4. Conclusion In summary, well-defined Pt single-atoms on a nitrogen-doped porous carbon (Pt1/NPC) were successfully fabricated by a simple photochemical solid-phase reduction method. The proposed photo-chemical route can not only avoid agglomeration of precious metals that is typical of conditional wet chemistry methods but also is easier to access and potentially more scalable than the current ALD. Besides, the loading of the as-synthesized Pt single atoms on the carbon is very high (3.8 wt.%). These Pt single atoms can be used as bifunctional electrocatalyst for hydrogen evolution reaction (HER) and oxygen reduction reaction (ORR) in acidic or alkaline solutions. It exhibits ultrahigh electrocatalytic activity and stability for HER in an acidic solution, which much higher those obtained by a commercial Pt/C (20 wt.% Pt). The catalyst also displays superior ORR activity and stability to the Pt/C in an alkaline solution.

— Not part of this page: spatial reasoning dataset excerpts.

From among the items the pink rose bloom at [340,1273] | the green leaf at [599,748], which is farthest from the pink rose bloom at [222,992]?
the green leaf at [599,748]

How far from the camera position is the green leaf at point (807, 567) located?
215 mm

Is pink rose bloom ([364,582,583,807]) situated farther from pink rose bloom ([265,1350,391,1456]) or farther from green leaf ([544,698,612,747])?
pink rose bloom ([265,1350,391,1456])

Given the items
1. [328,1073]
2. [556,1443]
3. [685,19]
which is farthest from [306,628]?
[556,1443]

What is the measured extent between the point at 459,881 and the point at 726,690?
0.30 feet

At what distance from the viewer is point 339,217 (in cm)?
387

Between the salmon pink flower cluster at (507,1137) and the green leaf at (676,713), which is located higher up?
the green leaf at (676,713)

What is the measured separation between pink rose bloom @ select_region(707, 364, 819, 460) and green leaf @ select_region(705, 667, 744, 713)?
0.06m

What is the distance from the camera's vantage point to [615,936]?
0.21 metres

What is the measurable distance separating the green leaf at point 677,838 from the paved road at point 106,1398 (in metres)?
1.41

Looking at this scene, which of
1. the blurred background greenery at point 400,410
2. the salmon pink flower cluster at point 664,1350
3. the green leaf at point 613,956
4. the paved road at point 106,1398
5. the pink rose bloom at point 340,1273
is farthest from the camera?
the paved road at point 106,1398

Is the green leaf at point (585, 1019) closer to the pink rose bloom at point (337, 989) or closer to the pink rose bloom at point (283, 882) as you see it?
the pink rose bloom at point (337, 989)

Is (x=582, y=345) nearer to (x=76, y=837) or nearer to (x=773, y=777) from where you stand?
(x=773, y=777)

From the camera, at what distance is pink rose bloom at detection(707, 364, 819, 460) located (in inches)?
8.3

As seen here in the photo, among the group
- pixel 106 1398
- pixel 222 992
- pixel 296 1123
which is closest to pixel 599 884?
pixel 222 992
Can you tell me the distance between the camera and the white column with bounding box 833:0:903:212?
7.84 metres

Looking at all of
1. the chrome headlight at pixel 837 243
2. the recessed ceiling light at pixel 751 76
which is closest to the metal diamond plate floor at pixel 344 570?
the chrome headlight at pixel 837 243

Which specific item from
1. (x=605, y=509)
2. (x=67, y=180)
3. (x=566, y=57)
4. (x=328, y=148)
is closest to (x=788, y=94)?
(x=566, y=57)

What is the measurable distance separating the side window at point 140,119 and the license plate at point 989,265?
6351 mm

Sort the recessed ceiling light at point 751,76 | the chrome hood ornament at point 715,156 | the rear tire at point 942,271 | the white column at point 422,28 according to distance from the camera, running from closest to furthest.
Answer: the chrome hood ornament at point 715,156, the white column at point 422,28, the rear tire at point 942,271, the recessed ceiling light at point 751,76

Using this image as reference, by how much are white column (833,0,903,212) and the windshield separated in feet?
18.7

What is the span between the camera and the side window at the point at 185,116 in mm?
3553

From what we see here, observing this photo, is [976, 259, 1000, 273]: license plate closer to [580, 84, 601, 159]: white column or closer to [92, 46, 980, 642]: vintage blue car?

These remarkably improved electrocatalytic activities are attributed to the unique electronic structure of the Pt–N4 coordination sites in the Pt1/NPC. The formation of the stable Pt–N4 structure in this catalyst has been confirm by DFT calculation. This work provides a novel photochemical solid-phase reduction to design precious metal based (such as Pt, Ag, Au, Ir, Ru and Pd) single-atom catalyst as next generation electrocatalytic materials for fuel cells and hydrogen production.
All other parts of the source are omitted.